**Exercise passage**
The establishment of a system of society based upon the common ownership and democratic control of the means and instruments for producing and distributing wealth by and in the interest of the whole community.

Declaration of Principles

THE SOCIALIST PARTY OF GREAT BRITAIN HOLDS:

1. That society as at present constituted is based upon the ownership of the means of living (ie land, factories, railways, etc.) by the capitalist or master class, and the consequent enslavement of the working class, by whose labour alone wealth is produced.

2. That in society, therefore, there is an antagonism of interests, manifesting itself as a class struggle, between those who possess but do not produce and those who produce but do not possess.

3.That this antagonism can be abolished only by the emancipation of the working class from the domination of the master class, by the conversion into common property of society of the means of production and distribution, and their democratic control by the whole people.

4. That as in the order of social evolution the working class is the last class to achieve its freedom, the emancipation of the working class will involve the emancipation of all mankind without distinction of race or sex.

5. That this emancipation must be the work of the working class itself.

**Required actions**
1. Answer these questions about the declaration of principles:
(a) What examples of "the means of living" are given in point 1?
(b) According to point 2, who are the two opposing sides in the class struggle?
(c) In point 4, the emancipation of all mankind is to come without distinction of what?
2. Go on with the declaration of principles after point 5, writing two or three further numbered points in the same form and tone.
The data that follow come from an unrelated source.

**The data**
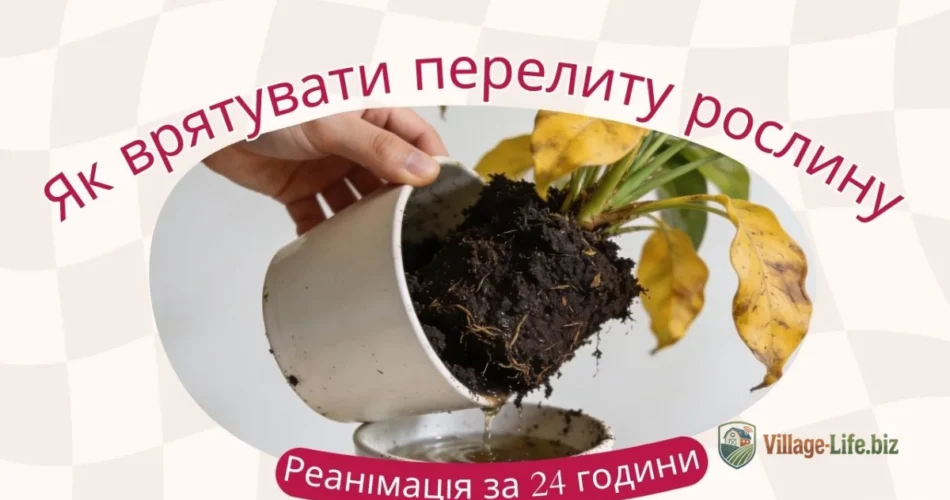 Як врятувати перелиту рослину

**Expected results**
1.
(a) Land, factories and railways.
(b) Those who possess but do not produce, and those who produce but do not possess.
(c) Race or sex.

2.
6. That as the machinery of government, including the armed forces of the nation, exists only to conserve the monopoly by the capitalist class of the wealth taken from the workers, the working class must organise consciously and politically for the conquest of the powers of government, national and local, in order that this machinery, including these forces, may be converted from an instrument of oppression into the agent of emancipation and the overthrow of privilege, aristocratic and plutocratic.

7. That as all political parties are but the expression of class interests, and as the interest of the working class is diametrically opposed to the interests of all sections of the master class, the party seeking working class emancipation must be hostile to every other party.

8. The Socialist Party of Great Britain, therefore, enters the field of political action determined to wage war against all other political parties, whether alleged labour or avowedly capitalist, and calls upon the members of the working class of this country to muster under its banner to the end that a speedy termination may be wrought to the system which deprives them of the fruits of their labour, and that poverty may give place to comfort, privilege to equality, and slavery to freedom.